= Robbie Brunton =

Irish footballer (1973–2020)

Robbie Brunton (5 September 1973 – 1 October 2020) was an Irish footballer who played as a left-back during the 1990s and 2000s.

== Career ==
Brunton joined the nursery club Belvedere at the age of 8 and played for them for nine years until he signed for Stoke City as an apprentice in 1991. He signed professional forms the following year but never made the breakthrough to the first team and returned to Ireland to sign for Sligo Rovers in 1994. He lost two FAI Cup semi-finals and a FAI League Cup during his time at Sligo all to Shelbourne, where he made 60 league appearances. In the 1994–95 season he was voted Sligo player of the year, was selected for the Bord Gais All Stars selection as well as being nominated for the PFAI Young Player of the Year award, finishing runner up to Billy Woods of Cork City.

When his contract expired at the end of the 1996–97 season, Robbie moved to Coleraine. Coleraine won their first seven league games but were pipped to the league title by Crusaders. They did win the Ulster Cup defeating Crusaders in a penalty shoot out with Brunton scoring in the shoot out and also scoring the shot which brought Crusaders level. After only one season there, he was on the move again - this time to then champions Derry City.
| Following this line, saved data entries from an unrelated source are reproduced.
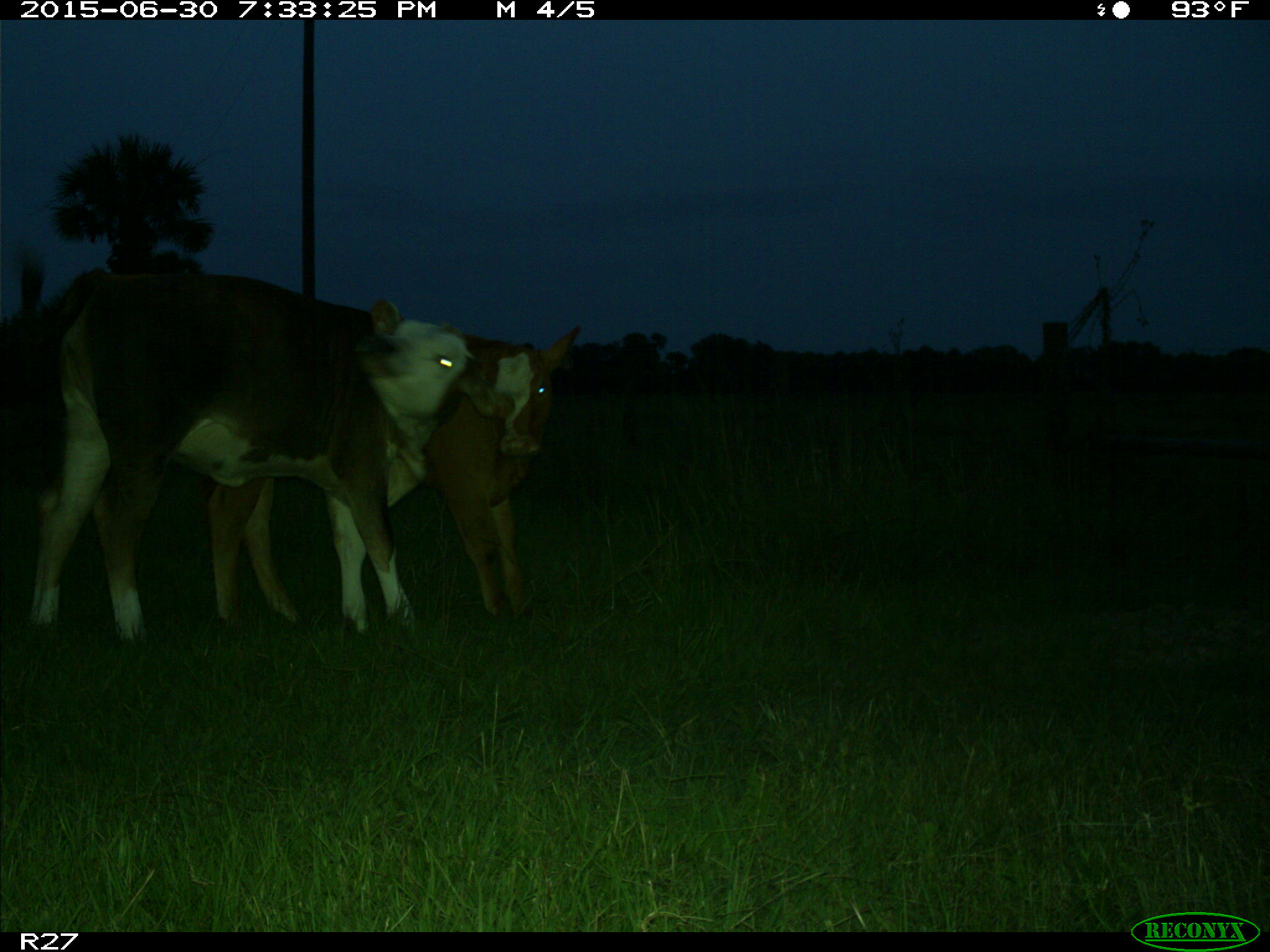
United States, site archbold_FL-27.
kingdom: Animalia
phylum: Chordata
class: Mammalia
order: Artiodactyla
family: Bovidae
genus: Bos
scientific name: Bos taurus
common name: domestic cow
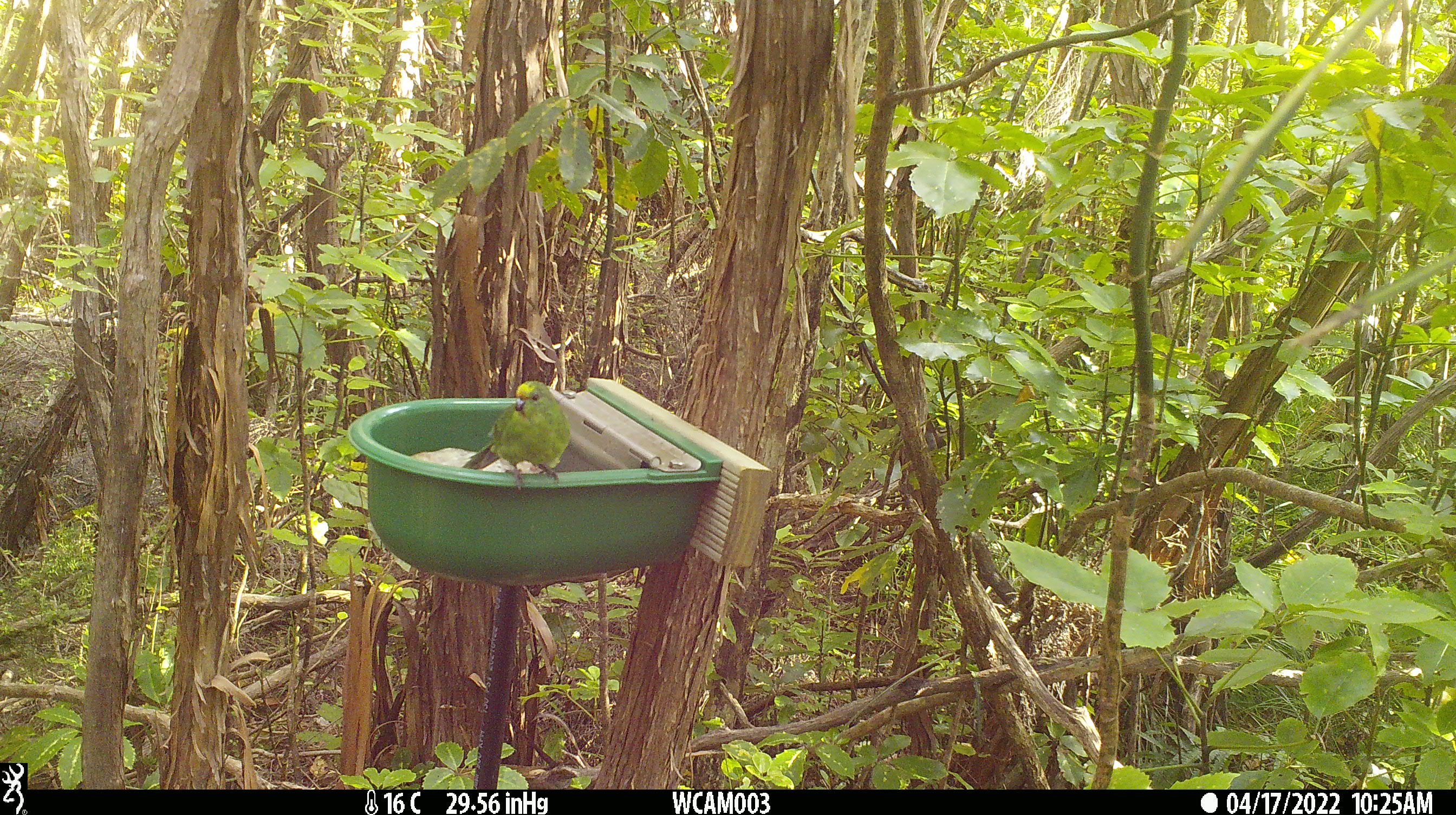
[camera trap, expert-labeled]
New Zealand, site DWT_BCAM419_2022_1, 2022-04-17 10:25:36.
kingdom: Animalia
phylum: Chordata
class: Aves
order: Psittaciformes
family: Psittaculidae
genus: Cyanoramphus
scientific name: Cyanoramphus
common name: parakeet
Parakeet (Cyanoramphus).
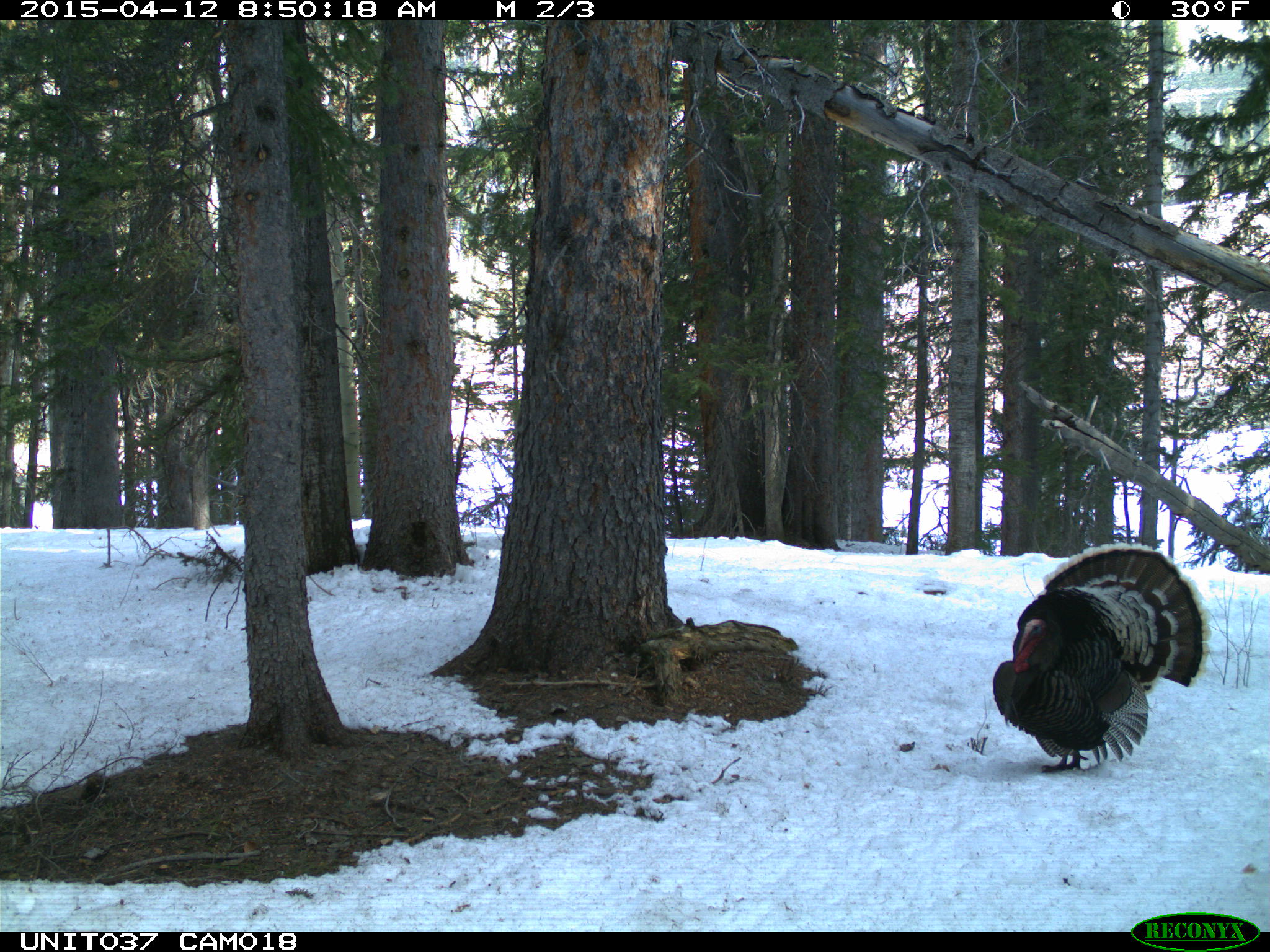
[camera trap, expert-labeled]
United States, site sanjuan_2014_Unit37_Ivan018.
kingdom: Animalia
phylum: Chordata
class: Aves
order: Galliformes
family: Phasianidae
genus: Meleagris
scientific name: Meleagris gallopavo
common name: wild turkey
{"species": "Meleagris gallopavo (wild turkey)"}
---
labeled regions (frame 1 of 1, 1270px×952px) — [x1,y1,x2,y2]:
animal: [990,541,1212,774]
Derry failed to regain their title in the next season with Brunton missing ten weeks with a serious knee injury, and with a new manager coming in, Brunton was surplus to requirements. He signed for Bohemians and made his league debut on 28 August 1998 against Finn Harps. He spent two seasons at Bohs winning a runners-up medal in the FAI Cup again losing to Shelbourne before he moved to Buckley Park and Kilkenny City. The tackling left back - he was sent off a total of 13 times - later played for Monaghan United Dundalk, Newry Town and Cliftonville.

== Personal life ==
He died on 1 October 2020 at the age of 47.